Dr. Michael Martin seminar image

Posted: April 24, 2018

Date and Location:

Wednesday, April 25, 2018 from 11:00 AM to Noon at P&A, Room 190

Handicap parking is available in the P&A parking lot

General parking is available at the parking structure on Lomas just east of the Lomas and Yale intersection.


Dr. Michael J. Martin 


Jongmin Lee, Yuan-Yu Jau, Ivan Deutsch, Grant Biedermann


Neutral atom-based qubits are highly scalable and controllable. With optical excitation of high-lying, strongly interacting Rydberg states, one can achieve on-demand, laser-controlled interactions for quantum logic operations. We present studies of entangling operations within a two-atom system employing individually-trapped ultra-cold cesium atoms that interact via direct laser coupling to a Rydberg level [1], where the Rydberg-dressed many-body Hamiltonian permits pairwise and beyond-pairwise interaction regimes. We also present a detailed study of a controlled-phase (CPHASE) gate that is insensitive to the detrimental effects of atomic motion and spurious light shifts, and that should enable high-quality entangling operation between atom pairs or within larger ensembles. Towards this end, we also present work towards using digital holography to generate reconfigurable trap arrays. 
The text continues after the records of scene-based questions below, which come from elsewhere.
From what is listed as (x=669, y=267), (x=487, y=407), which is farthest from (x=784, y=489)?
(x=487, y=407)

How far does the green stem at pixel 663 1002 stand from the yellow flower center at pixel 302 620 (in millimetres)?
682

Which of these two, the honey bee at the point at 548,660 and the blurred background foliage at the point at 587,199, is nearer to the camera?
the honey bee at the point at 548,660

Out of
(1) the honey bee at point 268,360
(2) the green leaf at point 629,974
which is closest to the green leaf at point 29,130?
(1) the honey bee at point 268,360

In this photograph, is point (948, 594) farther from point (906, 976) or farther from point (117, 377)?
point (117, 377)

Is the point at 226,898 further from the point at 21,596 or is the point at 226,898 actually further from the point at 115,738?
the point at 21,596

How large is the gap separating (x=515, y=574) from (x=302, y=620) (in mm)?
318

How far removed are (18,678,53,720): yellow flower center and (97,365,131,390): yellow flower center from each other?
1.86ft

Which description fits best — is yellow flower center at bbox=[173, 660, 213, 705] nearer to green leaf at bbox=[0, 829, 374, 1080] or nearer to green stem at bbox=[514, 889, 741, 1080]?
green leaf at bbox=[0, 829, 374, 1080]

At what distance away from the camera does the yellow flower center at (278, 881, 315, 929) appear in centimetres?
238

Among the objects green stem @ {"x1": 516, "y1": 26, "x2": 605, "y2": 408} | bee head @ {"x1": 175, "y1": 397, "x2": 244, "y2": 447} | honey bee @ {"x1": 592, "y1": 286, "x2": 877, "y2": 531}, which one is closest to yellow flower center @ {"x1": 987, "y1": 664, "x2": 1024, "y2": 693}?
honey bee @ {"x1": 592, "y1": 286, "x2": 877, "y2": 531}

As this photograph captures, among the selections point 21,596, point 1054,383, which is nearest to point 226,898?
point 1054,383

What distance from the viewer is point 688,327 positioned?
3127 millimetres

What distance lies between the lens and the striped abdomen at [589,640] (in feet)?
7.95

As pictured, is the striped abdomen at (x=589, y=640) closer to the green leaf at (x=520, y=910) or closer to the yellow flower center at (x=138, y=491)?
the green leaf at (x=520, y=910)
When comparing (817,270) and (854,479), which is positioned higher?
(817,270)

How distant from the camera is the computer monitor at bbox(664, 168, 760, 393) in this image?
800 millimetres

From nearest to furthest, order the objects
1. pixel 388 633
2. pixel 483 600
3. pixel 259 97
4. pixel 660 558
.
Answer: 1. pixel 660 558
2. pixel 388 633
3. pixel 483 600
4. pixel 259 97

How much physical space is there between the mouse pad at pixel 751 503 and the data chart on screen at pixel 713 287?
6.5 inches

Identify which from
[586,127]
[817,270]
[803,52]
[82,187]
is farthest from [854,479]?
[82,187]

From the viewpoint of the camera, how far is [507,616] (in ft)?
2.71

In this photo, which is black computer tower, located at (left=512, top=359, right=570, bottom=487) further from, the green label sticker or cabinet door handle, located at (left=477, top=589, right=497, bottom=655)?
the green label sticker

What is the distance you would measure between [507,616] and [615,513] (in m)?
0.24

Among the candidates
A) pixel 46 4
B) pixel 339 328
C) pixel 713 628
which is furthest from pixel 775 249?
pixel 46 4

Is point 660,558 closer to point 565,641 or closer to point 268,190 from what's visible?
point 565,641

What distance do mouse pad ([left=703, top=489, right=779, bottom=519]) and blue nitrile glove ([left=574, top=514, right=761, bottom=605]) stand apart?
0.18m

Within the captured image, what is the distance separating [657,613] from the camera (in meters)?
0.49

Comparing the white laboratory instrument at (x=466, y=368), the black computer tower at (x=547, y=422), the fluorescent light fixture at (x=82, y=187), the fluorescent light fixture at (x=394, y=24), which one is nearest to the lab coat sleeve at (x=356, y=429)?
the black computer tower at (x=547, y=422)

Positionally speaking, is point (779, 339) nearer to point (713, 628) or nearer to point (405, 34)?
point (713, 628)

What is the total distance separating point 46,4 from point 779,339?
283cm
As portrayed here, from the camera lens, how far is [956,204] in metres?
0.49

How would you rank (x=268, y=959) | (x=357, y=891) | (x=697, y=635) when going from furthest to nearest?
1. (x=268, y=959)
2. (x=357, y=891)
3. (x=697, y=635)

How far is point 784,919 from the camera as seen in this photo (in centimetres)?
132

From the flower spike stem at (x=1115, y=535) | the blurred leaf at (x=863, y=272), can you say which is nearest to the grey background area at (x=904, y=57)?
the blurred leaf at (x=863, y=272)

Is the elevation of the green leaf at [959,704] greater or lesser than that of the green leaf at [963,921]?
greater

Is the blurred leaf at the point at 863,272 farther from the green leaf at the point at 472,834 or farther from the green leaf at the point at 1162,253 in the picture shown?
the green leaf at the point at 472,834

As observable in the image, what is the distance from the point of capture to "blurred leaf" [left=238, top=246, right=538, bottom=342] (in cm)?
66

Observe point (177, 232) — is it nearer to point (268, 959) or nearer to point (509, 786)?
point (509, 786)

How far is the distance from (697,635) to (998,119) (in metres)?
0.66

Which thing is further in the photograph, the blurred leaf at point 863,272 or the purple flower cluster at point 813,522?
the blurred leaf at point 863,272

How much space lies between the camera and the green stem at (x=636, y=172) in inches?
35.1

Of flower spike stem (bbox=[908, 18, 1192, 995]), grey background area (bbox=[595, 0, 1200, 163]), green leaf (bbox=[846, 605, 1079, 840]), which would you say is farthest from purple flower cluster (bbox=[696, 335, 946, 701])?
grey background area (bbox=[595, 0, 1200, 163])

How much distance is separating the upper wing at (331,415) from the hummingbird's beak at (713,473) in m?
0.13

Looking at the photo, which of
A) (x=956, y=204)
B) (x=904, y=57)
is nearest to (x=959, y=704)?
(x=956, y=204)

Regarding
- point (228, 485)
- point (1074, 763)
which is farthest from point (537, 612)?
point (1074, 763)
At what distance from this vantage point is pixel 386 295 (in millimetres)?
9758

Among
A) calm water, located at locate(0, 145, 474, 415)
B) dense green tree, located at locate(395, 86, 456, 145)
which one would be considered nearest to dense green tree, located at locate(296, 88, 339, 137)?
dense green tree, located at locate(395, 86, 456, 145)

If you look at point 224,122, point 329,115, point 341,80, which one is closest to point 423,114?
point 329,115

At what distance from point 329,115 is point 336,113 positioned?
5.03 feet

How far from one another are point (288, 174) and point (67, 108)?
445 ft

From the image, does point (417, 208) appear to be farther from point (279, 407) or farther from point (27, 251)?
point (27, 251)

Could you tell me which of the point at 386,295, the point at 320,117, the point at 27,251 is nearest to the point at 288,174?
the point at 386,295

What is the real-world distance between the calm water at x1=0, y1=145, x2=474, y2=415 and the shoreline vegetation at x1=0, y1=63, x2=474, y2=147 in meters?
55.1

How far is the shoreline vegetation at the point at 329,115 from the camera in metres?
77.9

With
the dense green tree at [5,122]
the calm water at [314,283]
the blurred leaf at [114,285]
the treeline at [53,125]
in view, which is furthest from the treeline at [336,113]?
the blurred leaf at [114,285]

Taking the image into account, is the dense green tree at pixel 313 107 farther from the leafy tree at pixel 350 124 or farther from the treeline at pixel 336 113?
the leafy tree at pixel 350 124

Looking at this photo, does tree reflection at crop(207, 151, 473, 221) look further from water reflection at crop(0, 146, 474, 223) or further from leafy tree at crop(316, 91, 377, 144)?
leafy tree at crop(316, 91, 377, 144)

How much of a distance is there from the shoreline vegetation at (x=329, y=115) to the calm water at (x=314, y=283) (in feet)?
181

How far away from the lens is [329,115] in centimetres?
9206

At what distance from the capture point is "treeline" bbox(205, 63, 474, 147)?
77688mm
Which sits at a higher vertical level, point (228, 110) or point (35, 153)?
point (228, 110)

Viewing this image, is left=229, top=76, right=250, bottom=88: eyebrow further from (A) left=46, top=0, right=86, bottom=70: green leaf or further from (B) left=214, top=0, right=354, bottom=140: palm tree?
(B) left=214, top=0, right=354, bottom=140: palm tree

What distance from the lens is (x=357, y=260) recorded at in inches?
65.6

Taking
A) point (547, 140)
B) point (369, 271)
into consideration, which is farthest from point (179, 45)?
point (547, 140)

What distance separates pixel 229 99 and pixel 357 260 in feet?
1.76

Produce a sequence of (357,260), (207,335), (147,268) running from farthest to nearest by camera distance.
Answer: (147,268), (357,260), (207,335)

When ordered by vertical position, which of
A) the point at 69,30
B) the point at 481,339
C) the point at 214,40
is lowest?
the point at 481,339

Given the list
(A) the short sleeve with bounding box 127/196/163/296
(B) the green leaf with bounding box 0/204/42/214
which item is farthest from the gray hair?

[1] Y.-Y. Jau et al., “Entangling atomic spins with a Rydberg-dressed spin-flip blockade,” Nat. Phys. 12, 71- 74 (2016). This work was supported by the Laboratory Directed Research and Development program at Sandia National Laboratories

Sandia National Laboratories is a multimission laboratory managed and operated by National Technology and Engineering Solutions of Sandia, LLC., a wholly owned subsidiary of Honeywell International, Inc., for the U.S. Department of Energy’s National Nuclear Security Administration under contract DE-NA-0003525.


Michael (Mike) Martin received a BS in physics from Harvey Mudd College in 2006, and a PhD in physics from JILA/University of Colorado-Boulder in May 2013. At JILA, he worked in the group of Jun Ye to develop next-generation optical frequency standards, including ultrastable laser systems with <50 mHz linewidth and 1 part in 1016 fractional frequency stability. After completing his PhD, he pursued postdoctoral studies at the California Institute of Technology as an Institute for Quantum Information and Matter Postdoctoral Fellow, working to combine nano-photonic devices with ultracold atomic systems. He joined Sandia National Laboratories (SNL) as a Truman postdoctoral fellow to develop strongly-interacting systems of Rydberg atoms. He is currently a Senior Member of the Technical Staff at SNL.